## Verilen Metin

——————————

Danıştay Kararı 13. Daire 2018/519 E. 2018/1535 K. 25.04.2018 T.

Danıştay 13. Daire Başkanlığı         2018/519 E.  ,  2018/1535 K.
T.C.
D A N I Ş T A Y
ONÜÇÜNCÜ DAİRE
Esas No : 2018/519
Karar No : 2018/1535

Temyiz İsteminde Bulunanlar : 1-(Davacı) … Gıda Temizlik Maddeleri Medikal İnşaat Bilgisayar Tarım Sanayi ve Ticaret Ltd. Şti.
Vekili: Av. …
2- (Davalı) Kamu İhale Kurumu
Vekilleri: Av. …, Av. …
İstemlerin Özeti: …. İdare Mahkemesi’nin … tarih ve E:…, K:… sayılı kararının; davalı idare tarafından, şikâyet dilekçesinde ileri sürülmeyen iddiaların itirazen şikâyet dilekçesinde ileri sürülemeyeceği, ileri sürülse bile bu iddialar incelenemeyeceğinden Mahkeme kararının iptale ilişkin bu kısmının bozulması gerektiği, davacı tarafından, ihale ilanına yansımayan hususlarda idareye başvuru süresinin ihale dökümanının alındığı tarihten itibaren başlayacağı, Teknik Şartnamede, Hizmet Alımları Muayene ve Kabul Yönetmeliği’ne aykırı ve çelişkili düzenlemelere yer verildiği, kişiden kişiye değişen ve tanımında farklılıklar oluşan terimler kullanıldığı ileri sürülerek bozulması istenilmektedir.
Davalı İdarenin Savunmasının Özeti : Davacının temyiz isteminin reddi ile İdare Mahkemesi kararının onanması gerektiği savunulmaktadır.

——————————

## Verilen Malzeme
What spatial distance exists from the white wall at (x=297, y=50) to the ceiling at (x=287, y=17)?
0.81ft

——————————

Danıştay kararına göre şu soruları yanıtlayın:
(a) Kararın esas numarası nedir?
(b) Davalı taraf kimdir?
(c) Davalı idare, savunmasında hangi kararın onanmasını istiyor?

## Alıştırmanın Çözümü
(a) 2018/519
(b) Kamu İhale Kurumu
(c) İdare Mahkemesi kararının